→ **Description of the task**
Count the lines holding the string "granularity" in the records, and give only the count.

══ Excerpted records ══

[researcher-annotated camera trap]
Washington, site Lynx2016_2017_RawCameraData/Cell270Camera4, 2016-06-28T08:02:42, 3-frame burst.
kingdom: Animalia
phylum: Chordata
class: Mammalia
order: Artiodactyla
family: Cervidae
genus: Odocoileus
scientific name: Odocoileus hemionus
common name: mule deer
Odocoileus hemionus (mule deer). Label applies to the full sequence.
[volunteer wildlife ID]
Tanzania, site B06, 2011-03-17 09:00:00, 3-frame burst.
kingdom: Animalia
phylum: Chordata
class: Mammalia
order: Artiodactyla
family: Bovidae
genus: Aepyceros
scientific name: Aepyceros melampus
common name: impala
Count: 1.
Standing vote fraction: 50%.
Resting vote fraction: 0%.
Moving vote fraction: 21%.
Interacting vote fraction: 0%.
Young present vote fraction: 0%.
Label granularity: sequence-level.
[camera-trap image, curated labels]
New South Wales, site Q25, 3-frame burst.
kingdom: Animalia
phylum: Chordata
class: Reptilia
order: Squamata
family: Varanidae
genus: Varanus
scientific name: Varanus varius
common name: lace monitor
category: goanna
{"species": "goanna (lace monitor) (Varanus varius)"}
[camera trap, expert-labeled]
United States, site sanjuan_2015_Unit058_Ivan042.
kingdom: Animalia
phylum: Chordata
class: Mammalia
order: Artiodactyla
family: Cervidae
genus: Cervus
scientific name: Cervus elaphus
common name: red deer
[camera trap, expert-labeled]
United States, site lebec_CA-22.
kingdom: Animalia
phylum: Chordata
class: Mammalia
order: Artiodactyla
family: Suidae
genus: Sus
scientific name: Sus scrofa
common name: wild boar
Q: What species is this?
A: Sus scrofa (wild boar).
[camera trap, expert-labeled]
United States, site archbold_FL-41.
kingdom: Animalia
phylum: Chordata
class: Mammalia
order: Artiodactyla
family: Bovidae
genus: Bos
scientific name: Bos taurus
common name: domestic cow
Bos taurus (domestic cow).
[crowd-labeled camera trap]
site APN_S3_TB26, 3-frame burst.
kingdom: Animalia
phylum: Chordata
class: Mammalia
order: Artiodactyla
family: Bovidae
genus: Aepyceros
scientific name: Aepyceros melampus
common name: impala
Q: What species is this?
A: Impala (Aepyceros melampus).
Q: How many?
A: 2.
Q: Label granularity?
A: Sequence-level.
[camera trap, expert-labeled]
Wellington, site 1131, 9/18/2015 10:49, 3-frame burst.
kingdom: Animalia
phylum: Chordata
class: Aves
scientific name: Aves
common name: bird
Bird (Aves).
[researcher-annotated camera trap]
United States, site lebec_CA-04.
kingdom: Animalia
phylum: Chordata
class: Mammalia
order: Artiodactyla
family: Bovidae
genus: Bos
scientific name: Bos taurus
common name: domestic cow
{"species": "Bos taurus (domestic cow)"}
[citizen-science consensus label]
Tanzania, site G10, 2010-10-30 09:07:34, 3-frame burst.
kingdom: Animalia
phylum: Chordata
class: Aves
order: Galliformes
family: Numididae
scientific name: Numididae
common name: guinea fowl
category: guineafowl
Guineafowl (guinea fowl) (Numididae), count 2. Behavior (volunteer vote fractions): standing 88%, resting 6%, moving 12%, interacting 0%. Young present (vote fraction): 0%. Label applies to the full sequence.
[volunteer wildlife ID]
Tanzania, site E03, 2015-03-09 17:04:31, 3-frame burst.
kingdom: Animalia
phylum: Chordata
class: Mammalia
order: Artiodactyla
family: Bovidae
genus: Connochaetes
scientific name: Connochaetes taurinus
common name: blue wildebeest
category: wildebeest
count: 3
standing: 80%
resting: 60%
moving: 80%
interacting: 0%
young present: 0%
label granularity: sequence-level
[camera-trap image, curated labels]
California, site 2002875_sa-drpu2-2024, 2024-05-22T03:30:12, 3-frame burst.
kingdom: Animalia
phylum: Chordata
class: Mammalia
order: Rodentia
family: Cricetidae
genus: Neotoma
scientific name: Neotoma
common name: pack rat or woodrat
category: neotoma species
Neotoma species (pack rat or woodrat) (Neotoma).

═══

→ **Answer to the problem**
3